**BRIEF:** Repeat each record exactly as written, and drop any images.

**RECORDS TO PROCESS:**
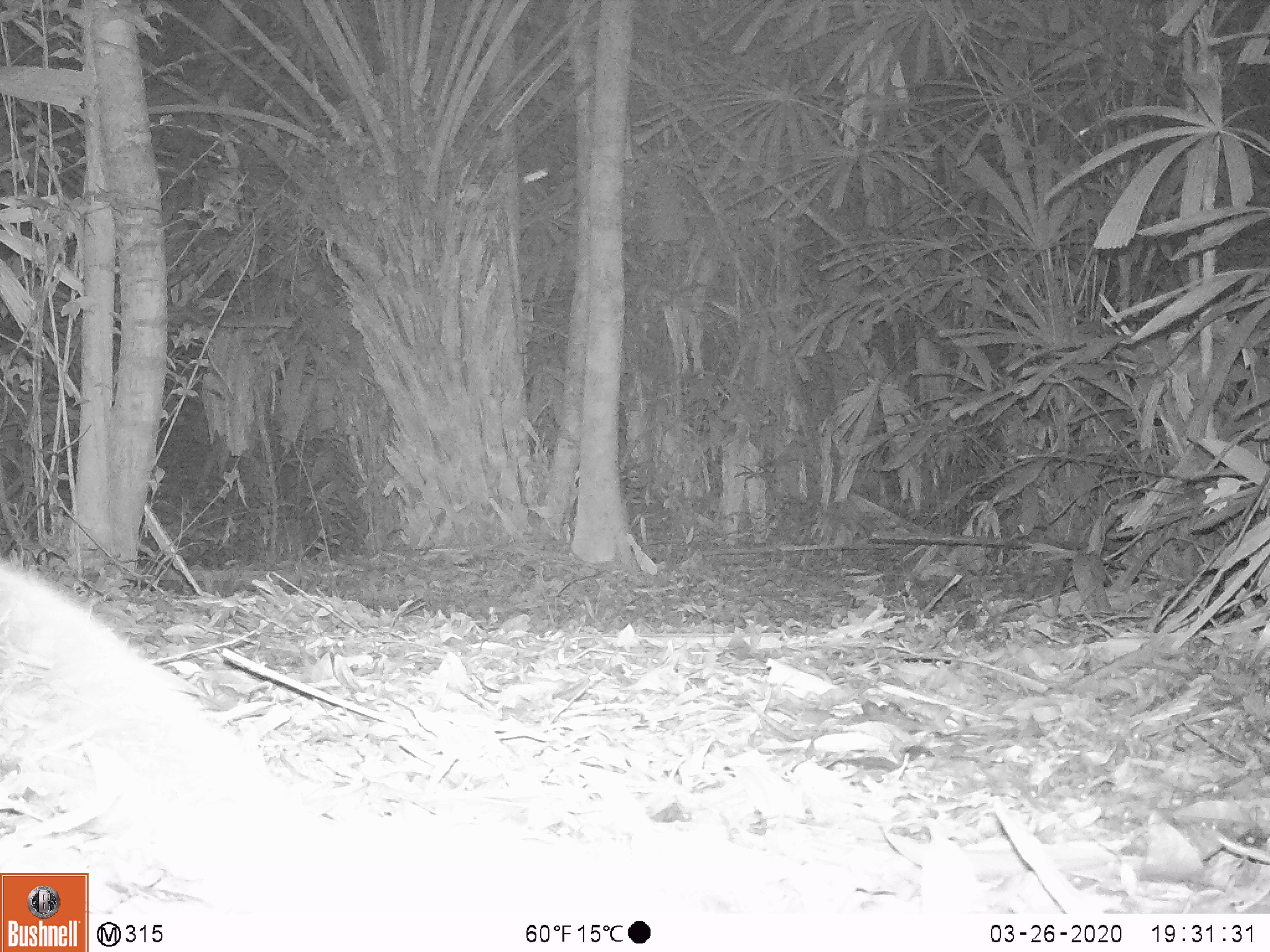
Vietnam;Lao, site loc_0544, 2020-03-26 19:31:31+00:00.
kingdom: Animalia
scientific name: Animalia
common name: animal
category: unidentified animal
Unidentified animal (animal) (Animalia). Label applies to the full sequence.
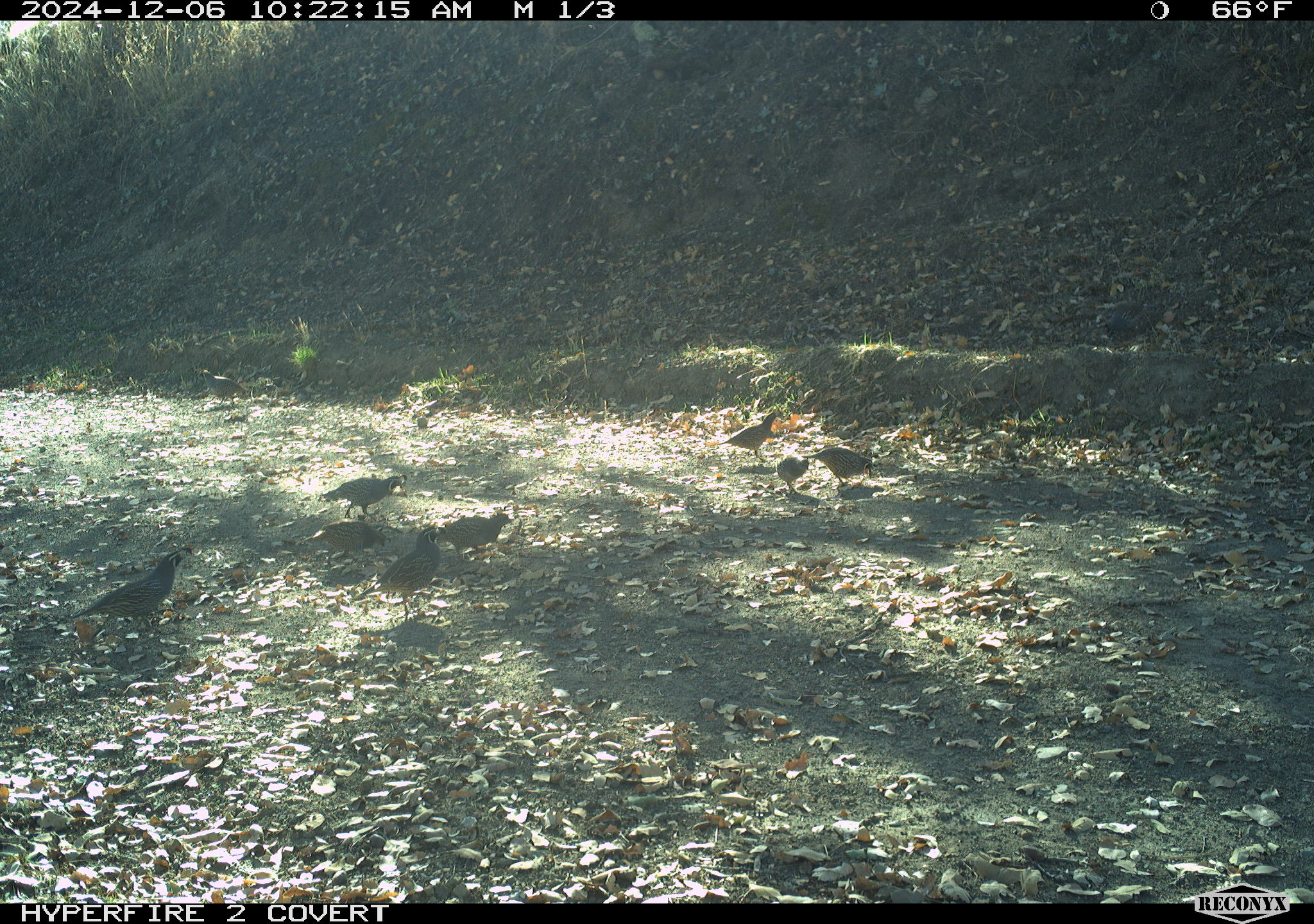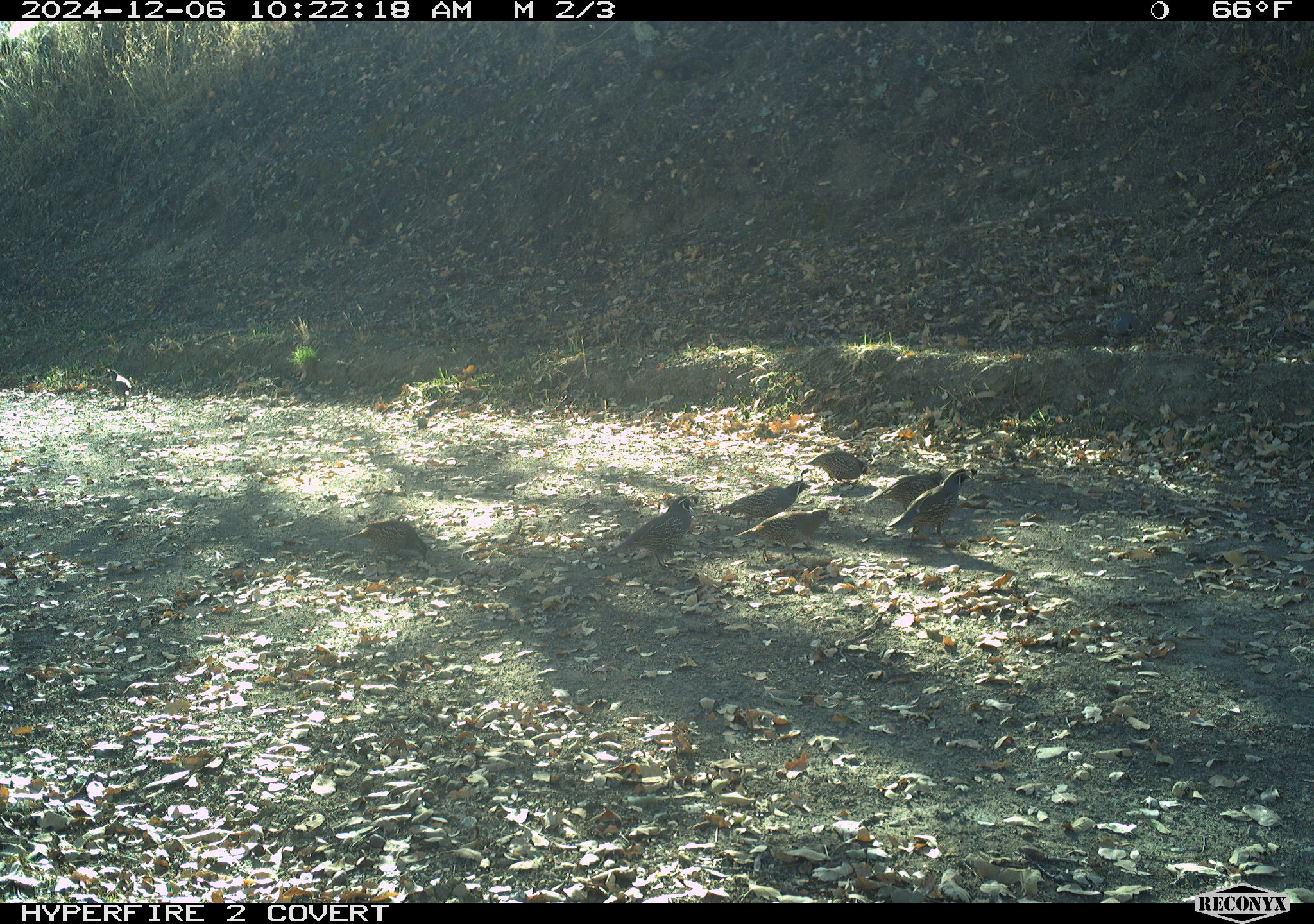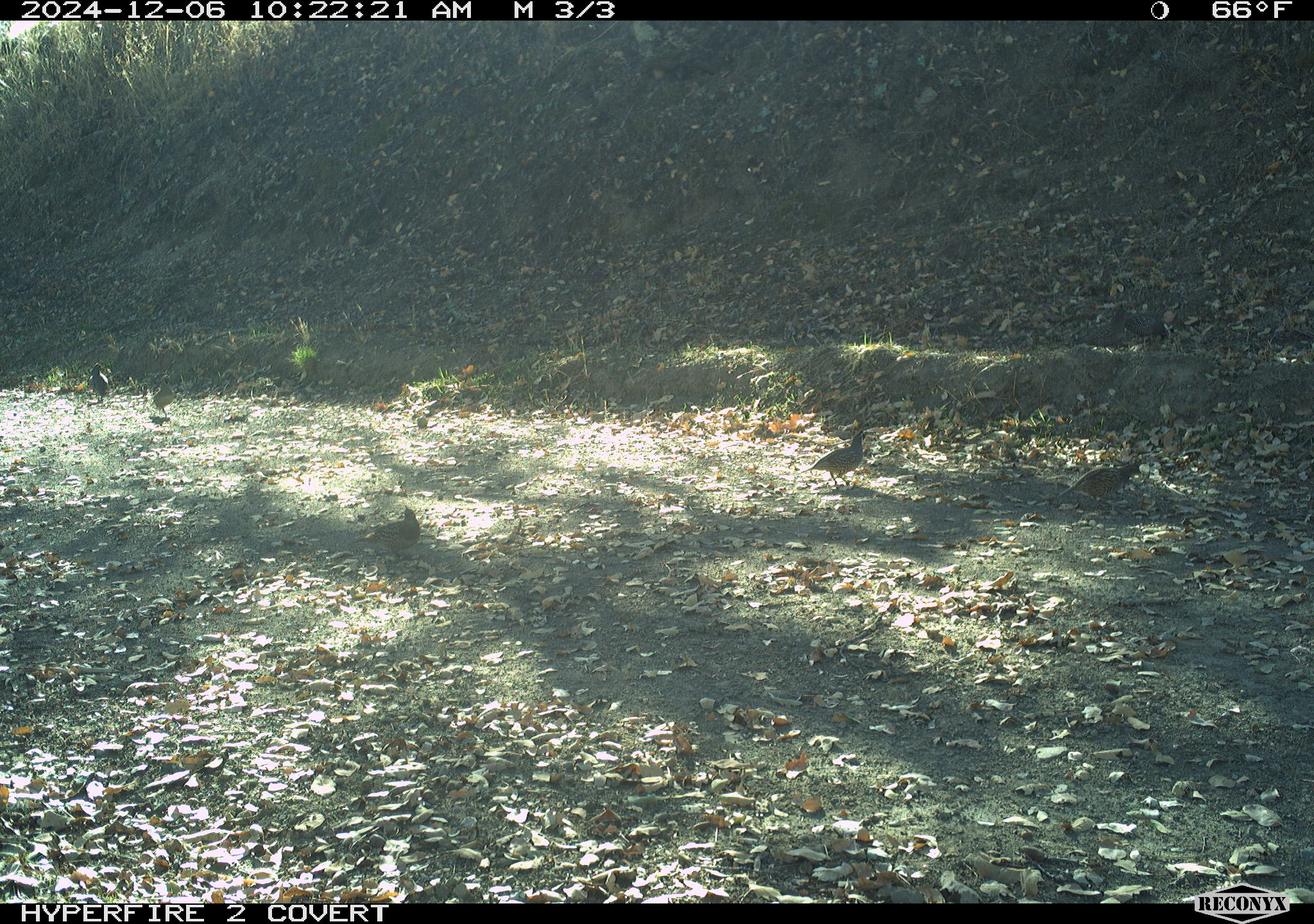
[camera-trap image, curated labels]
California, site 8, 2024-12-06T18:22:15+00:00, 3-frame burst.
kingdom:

**SOLUTION BELOW:**
Vietnam;Lao, site loc_0544, 2020-03-26 19:31:31+00:00.
kingdom: Animalia
scientific name: Animalia
common name: animal
category: unidentified animal
Unidentified animal (animal) (Animalia). Label applies to the full sequence.
[camera-trap image, curated labels]
California, site 8, 2024-12-06T18:22:15+00:00, 3-frame burst.
kingdom:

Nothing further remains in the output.